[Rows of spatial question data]
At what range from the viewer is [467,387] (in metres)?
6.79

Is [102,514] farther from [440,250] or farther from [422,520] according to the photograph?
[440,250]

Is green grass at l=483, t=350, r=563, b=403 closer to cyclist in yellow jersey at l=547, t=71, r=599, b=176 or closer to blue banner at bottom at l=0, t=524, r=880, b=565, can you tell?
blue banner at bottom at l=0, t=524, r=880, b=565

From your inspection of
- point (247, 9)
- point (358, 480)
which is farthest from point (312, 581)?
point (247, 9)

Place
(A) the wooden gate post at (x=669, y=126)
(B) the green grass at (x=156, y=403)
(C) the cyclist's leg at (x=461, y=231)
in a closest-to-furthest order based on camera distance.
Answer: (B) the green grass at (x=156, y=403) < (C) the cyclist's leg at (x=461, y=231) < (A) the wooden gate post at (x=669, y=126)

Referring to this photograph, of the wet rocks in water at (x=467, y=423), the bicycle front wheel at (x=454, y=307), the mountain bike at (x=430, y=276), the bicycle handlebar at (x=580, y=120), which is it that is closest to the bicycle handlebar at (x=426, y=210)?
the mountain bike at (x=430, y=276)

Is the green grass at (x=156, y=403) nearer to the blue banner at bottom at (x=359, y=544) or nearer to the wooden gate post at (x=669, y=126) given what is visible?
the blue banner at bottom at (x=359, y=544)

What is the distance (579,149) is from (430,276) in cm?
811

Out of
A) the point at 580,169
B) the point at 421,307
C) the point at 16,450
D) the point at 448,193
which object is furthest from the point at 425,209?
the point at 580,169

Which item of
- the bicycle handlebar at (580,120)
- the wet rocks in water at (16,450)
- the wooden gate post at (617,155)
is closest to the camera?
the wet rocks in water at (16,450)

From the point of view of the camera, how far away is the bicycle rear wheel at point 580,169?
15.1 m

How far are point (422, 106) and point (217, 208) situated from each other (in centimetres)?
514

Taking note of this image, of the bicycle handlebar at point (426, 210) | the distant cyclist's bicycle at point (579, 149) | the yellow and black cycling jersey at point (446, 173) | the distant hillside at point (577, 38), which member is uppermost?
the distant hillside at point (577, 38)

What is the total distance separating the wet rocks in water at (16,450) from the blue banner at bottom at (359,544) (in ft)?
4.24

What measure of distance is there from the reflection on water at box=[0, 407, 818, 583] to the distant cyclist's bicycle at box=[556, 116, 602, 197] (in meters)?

Required work »
Revise the records from their start up to and including the line that contains "Answer: (B) the", replacing "range" with "distance". Leave everything else unchanged, and return only that stretch.

Result of the exercise »
At what distance from the viewer is [467,387] (in metres)?
6.79

Is [102,514] farther from [440,250] or farther from [422,520] according to the photograph?
[440,250]

Is green grass at l=483, t=350, r=563, b=403 closer to cyclist in yellow jersey at l=547, t=71, r=599, b=176 or closer to blue banner at bottom at l=0, t=524, r=880, b=565, can you tell?
blue banner at bottom at l=0, t=524, r=880, b=565

From your inspection of
- point (247, 9)
- point (358, 480)
which is farthest from point (312, 581)?
point (247, 9)

Place
(A) the wooden gate post at (x=669, y=126)
(B) the green grass at (x=156, y=403)
(C) the cyclist's leg at (x=461, y=231)
in a closest-to-furthest order based on camera distance.
Answer: (B) the green grass at (x=156, y=403) < (C) the cyclist's leg at (x=461, y=231) < (A) the wooden gate post at (x=669, y=126)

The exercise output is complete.